● **Text excerpt**:
De Montfort in exam furore

March 18, 2005

De Montfort University stands accused of abandoning academic standards after deciding to improve students' exam results by up to 14 per cent because their performance was so poor.

A decision last summer to change marks for pharmacy degree students - which in effect lowered the pass mark on one course to 26 per cent - was attacked by DMU staff and external examiners, documents leaked to The Times Higher show.

The four undergraduate external examiners for pharmacy complained that the upward revision was "deplorable", "inappropriate" and "improper". They said it left weak students wrongly believing that their performance on a course that leads to professional practice in pharmacy was "adequate".

"We must record our profound reservations about the practice," the four externals wrote in a letter to vice-chancellor Philip Tasker in June last year.

But the university, which banned staff from speaking to The Times Higher about the matter, stressed this week that the upgrades did not affect the students' progression and would not count towards final degree results.

It said the alterations were "proper" and had been approved by the faculty's senior external examiner.

DMU's popular four-year MPharm course is described as a "rigorous course of study for students wishing to pursue a career as a pharmacist". It enrols about 150 to 160 students a year.

The end-of-year exam results were approved and signed off by the four examiners at the Subject Authority Board in June 2004, after they had inspected a sample of examination scripts.

● **Required work**: Continue the De Montfort exam marks article from its last sentence.

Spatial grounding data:
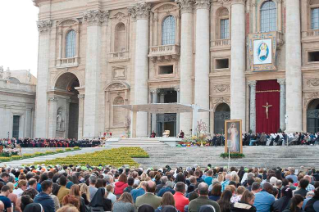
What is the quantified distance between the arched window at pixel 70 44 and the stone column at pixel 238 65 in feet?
61.1

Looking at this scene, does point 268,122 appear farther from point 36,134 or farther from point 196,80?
point 36,134

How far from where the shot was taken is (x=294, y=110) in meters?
42.4

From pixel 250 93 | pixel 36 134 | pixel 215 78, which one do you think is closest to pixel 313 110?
pixel 250 93

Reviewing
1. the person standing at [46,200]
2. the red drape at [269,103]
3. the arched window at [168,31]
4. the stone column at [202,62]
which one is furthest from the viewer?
the arched window at [168,31]

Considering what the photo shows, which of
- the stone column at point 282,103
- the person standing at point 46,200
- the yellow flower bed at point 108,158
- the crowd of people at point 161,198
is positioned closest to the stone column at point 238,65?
the stone column at point 282,103

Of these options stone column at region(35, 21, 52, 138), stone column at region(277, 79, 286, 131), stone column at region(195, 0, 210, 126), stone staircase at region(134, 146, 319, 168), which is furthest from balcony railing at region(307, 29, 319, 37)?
stone column at region(35, 21, 52, 138)

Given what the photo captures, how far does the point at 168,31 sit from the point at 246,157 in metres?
21.8

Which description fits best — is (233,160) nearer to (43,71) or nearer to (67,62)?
A: (67,62)

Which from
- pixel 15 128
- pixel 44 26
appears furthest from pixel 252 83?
pixel 15 128

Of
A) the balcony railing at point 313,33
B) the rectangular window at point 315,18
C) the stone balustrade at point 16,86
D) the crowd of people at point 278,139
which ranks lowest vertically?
the crowd of people at point 278,139

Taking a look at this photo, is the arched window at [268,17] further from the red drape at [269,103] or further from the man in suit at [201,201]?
the man in suit at [201,201]

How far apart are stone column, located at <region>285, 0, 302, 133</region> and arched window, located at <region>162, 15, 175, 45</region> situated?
37.9 feet

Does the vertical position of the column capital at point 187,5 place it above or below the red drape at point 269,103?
above

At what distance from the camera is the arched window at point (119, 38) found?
2110 inches
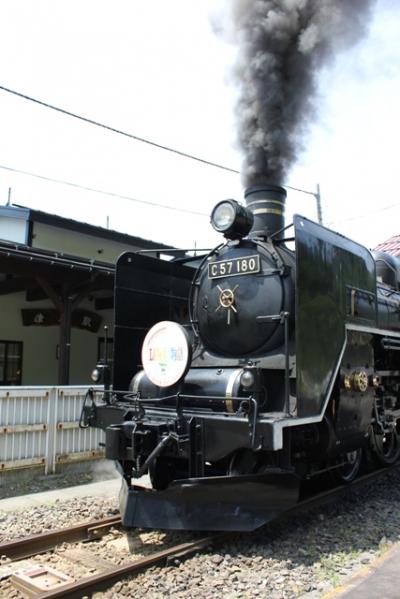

● **Answer to the problem**:
But after the university raised concerns over "some very poor marks", a second emergency SAB meeting was called without the external examiners'

knowledge by Gillian Grant, dean of life and health sciences. This SAB agreed "to change the marks for seven (sic) modules" without the external examiners' approval.

Two per cent was added to all marks for two second-year exams. The marks for four first-year modules, including a mathematics exam, were increased by between 6 per cent and 14 per cent. This meant that the mean result for each module equalled the mean for the module in which students' had best performed.

The external examiners said: "We deplore these events." The externals included Michael Threadgill, reader in chemistry at Bath University, and Kevin Taylor of London's Institute of Pharmacy.

Where marks had been raised by 14 per cent, "students who scored only 26 per cent on the original scale will be deemed to have passed (with a new mark of 40 per cent) and will progress into the second year", they said.

Such students are "very unlikely to be appropriately equipped to study", the examiners' added.

The examiners said they had been told that the changes reflected the fact that first-year students were "unused to university-level education", but said: "It is important that standards of assessment are maintained... we would disagree with any attempt to degrade the assessment to fit the students."

They said that general concerns about "waning student ability... do not warrant inappropriate, rash actions".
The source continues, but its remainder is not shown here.